*Page extract*:
Memory Gym features the environments Mortar Mayhem, Mystery Path, and Searing Spotlights that are inspired by some mini games of Pummel Party. These 2D environments benchmark the memory capabilities of agents. Especially, these environments feature endless task variants. As the agent's policy improves, the task goes on. The cumulative memory game "I packed my bag ..." inspired this dynamic concept, which allows for examining levels of effectiveness instead of just sample efficiency. Interactive videos, based on selected agent behavios, can be found here: https://marcometer.github.io/

Citation

Preprint Journal Paper (under review)

*Challenges*:
1: Translate this sentence from the benchmark description into Spanish: "These 2D environments benchmark the memory capabilities of agents."
2: Restate the part of the benchmark description that opens with the words containing "Memory Gym features" and closes with "Paper (under review)", renaming "Pummel Party" to "Mario Party".
3: Take the benchmark description further, picking up after its last line.

*Dataset extract*:
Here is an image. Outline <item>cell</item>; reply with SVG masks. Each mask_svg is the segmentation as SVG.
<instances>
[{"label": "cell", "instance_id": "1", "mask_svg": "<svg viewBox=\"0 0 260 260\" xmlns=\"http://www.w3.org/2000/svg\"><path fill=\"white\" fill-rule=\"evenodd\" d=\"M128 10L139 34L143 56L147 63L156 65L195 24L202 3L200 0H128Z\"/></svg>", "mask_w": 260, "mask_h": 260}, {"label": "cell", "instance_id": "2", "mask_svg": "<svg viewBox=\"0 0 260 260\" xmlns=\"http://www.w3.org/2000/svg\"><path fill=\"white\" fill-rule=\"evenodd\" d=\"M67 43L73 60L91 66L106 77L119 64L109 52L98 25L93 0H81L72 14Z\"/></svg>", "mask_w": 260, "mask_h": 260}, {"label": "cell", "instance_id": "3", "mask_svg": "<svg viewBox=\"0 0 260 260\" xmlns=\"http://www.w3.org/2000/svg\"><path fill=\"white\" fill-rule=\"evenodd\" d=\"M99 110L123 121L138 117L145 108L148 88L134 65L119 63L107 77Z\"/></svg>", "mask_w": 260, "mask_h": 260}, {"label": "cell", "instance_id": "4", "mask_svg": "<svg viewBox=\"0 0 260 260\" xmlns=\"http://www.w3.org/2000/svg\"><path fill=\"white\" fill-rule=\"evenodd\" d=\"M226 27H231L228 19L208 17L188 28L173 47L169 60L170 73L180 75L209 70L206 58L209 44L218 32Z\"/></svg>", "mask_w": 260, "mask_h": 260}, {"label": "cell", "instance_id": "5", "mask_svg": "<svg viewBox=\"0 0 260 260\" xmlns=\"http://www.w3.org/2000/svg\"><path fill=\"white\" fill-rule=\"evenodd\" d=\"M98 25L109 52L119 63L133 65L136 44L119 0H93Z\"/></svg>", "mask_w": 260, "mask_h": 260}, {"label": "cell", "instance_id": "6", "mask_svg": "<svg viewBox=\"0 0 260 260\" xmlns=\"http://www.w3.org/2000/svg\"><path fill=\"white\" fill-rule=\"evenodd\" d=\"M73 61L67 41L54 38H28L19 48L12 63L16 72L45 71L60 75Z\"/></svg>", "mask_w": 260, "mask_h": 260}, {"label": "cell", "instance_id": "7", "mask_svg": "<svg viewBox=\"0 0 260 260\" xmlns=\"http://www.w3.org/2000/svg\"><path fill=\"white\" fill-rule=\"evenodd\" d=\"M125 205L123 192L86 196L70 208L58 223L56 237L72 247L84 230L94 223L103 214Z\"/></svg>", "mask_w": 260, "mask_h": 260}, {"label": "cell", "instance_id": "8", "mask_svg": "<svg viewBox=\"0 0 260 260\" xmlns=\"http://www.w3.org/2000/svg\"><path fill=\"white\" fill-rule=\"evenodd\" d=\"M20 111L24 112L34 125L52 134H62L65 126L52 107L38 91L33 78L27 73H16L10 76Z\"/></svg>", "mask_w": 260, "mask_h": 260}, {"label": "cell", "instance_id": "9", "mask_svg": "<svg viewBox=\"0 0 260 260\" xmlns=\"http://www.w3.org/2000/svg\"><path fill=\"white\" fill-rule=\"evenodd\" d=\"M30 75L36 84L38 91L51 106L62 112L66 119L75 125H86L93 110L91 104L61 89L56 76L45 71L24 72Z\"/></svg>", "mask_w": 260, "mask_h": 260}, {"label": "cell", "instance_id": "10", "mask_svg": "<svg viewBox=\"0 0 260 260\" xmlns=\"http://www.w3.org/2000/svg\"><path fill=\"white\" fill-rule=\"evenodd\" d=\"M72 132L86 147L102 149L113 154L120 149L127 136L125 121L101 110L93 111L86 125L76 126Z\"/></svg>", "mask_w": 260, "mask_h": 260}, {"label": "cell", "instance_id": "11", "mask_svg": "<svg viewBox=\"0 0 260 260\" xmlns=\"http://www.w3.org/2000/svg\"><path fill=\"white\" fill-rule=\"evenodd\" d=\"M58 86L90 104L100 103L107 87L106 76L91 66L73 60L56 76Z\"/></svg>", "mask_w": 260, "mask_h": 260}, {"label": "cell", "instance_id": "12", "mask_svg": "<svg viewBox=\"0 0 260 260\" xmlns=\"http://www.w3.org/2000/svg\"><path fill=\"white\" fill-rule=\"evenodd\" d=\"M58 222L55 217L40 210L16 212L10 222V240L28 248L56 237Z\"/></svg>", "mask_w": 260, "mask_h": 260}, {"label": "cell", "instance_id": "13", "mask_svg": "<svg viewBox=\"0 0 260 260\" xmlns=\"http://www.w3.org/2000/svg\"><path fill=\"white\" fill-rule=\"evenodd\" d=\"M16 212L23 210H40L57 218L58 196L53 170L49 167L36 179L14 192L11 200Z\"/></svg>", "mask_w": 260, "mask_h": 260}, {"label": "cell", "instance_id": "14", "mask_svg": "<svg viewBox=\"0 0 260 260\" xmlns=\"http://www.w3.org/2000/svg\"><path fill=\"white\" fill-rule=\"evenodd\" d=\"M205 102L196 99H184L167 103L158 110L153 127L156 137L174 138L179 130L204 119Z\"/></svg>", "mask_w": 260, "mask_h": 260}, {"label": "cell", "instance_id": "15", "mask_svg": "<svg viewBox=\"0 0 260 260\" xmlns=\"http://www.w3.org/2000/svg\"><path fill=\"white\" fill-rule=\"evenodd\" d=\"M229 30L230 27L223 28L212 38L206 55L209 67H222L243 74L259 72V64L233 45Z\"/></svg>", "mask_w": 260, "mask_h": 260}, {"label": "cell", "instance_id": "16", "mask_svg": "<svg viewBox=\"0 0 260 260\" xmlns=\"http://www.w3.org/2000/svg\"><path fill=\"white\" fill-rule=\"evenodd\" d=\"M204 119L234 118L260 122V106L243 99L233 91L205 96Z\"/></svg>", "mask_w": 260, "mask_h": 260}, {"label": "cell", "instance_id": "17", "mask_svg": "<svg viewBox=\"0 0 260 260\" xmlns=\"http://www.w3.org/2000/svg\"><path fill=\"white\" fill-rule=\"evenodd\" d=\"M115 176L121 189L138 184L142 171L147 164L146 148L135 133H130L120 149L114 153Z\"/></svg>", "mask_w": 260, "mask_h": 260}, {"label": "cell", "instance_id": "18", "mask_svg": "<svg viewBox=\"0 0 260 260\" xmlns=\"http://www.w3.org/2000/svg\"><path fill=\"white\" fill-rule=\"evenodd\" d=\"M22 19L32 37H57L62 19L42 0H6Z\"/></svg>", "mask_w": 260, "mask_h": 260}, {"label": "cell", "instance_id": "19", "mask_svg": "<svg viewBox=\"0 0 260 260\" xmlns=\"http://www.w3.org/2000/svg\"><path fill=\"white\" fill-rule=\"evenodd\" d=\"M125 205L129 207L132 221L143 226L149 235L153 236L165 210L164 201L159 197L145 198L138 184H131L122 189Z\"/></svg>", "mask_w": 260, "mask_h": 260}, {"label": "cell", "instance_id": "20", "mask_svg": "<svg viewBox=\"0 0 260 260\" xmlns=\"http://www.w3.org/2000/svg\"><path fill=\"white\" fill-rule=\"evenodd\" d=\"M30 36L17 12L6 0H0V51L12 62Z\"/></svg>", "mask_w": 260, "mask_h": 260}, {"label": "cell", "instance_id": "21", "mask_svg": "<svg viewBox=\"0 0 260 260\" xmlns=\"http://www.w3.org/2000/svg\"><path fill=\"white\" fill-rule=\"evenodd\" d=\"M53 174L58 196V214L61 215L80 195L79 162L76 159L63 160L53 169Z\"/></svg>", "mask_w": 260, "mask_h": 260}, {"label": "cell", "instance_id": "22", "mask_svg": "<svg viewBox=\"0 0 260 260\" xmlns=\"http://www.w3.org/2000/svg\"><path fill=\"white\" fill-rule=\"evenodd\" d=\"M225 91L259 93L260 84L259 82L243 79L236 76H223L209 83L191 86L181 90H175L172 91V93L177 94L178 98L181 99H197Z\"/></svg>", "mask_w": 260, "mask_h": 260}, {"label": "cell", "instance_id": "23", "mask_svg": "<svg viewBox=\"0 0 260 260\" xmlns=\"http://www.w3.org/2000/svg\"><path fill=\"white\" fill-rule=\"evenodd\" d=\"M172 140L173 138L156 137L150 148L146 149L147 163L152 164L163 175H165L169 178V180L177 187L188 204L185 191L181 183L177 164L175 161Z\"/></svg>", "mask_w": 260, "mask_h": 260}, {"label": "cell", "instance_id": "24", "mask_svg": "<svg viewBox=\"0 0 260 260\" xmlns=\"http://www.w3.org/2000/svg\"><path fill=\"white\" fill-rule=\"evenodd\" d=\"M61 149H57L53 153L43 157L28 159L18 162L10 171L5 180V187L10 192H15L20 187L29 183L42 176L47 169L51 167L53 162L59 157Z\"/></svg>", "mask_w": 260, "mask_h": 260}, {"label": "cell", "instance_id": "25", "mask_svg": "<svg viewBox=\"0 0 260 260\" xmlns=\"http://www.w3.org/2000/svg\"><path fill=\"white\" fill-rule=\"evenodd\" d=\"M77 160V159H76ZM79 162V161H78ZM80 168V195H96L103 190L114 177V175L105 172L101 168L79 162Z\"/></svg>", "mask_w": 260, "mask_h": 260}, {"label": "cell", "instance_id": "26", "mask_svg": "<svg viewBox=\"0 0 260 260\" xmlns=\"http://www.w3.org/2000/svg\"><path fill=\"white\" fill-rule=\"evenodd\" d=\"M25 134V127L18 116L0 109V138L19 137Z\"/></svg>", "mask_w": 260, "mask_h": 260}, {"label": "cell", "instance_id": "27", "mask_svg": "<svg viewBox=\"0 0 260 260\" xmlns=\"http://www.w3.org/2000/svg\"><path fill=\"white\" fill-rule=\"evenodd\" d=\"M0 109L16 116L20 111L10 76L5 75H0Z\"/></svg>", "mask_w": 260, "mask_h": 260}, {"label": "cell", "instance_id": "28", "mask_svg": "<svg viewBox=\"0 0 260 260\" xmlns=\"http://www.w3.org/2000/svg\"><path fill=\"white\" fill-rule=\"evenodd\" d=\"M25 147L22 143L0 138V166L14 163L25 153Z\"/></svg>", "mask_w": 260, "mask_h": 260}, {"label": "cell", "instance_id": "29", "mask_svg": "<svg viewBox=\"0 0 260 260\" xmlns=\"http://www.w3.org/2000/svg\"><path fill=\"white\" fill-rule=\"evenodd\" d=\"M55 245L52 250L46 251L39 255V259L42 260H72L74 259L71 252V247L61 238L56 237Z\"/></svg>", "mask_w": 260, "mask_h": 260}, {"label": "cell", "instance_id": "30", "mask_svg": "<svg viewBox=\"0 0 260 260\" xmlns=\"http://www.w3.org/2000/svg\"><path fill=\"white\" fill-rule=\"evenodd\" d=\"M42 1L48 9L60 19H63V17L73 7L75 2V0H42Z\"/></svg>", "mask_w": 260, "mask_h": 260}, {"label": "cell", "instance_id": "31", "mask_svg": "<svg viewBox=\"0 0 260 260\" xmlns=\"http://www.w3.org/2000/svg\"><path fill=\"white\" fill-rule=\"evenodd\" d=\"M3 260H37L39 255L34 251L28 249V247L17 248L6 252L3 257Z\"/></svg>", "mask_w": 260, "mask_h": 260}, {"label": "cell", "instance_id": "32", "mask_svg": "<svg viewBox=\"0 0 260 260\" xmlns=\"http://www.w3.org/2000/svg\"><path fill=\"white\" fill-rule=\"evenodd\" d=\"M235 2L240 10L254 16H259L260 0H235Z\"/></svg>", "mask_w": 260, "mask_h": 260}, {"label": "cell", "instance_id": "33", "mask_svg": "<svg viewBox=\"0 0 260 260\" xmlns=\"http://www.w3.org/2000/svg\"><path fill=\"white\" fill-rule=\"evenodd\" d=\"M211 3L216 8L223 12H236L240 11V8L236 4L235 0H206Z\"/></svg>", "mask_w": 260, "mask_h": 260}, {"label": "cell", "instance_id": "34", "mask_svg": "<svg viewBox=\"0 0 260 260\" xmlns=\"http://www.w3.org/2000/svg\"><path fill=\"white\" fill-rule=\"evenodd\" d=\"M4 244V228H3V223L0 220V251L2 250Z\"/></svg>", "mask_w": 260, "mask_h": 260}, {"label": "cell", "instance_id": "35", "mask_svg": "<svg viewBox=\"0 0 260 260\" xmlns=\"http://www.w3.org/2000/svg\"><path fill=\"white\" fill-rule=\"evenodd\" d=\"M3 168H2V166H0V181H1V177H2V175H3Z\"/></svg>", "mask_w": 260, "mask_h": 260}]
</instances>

*Exercise responses*:
1: Estos entornos 2D evalúan las capacidades de memoria de los agentes.

2:
Memory Gym features the environments Mortar Mayhem, Mystery Path, and Searing Spotlights that are inspired by some mini games of Mario Party. These 2D environments benchmark the memory capabilities of agents. Especially, these environments feature endless task variants. As the agent's policy improves, the task goes on. The cumulative memory game "I packed my bag ..." inspired this dynamic concept, which allows for examining levels of effectiveness instead of just sample efficiency. Interactive videos, based on selected agent behavios, can be found here: https://marcometer.github.io/

Citation

Preprint Journal Paper (under review)

3:
@misc{pleines2024memory,
      title={Memory Gym: Towards Endless Tasks to Benchmark Memory Capabilities of Agents}, 
      author={Marco Pleines and Matthias Pallasch and Frank Zimmer and Mike Preuss},
      year={2024},
      eprint={2309.17207},
      archivePrefix={arXiv},
      primaryClass={cs.LG}
}

ICLR Paper

@inproceedings{pleines2023memory,
      title={Memory Gym: Partially Observable Challenges to Memory-Based Agents},
      author={Marco Pleines and Matthias Pallasch and Frank Zimmer and Mike Preuss},
      booktitle={International Conference on Learning Representations},
      year={2023},
      url={https://openreview.net/forum?id=jHc8dCx6DDr}
}

Installation

Major dependencies:

conda create -n memory-gym python=3.11 --yes
conda activate memory-gym
pip install memory-gym

or

conda create -n memory-gym python=3.11 --yes
conda activate memory-gym
git clone https://github.com/MarcoMeter/drl-memory-gym.git
cd drl-memory-gym
pip install -e .

Usage

Open In Colab

Executing the environment using random actions:

import memory_gym
import gymnasium as gym

env = gym.make("Endless-SearingSpotlights-v0")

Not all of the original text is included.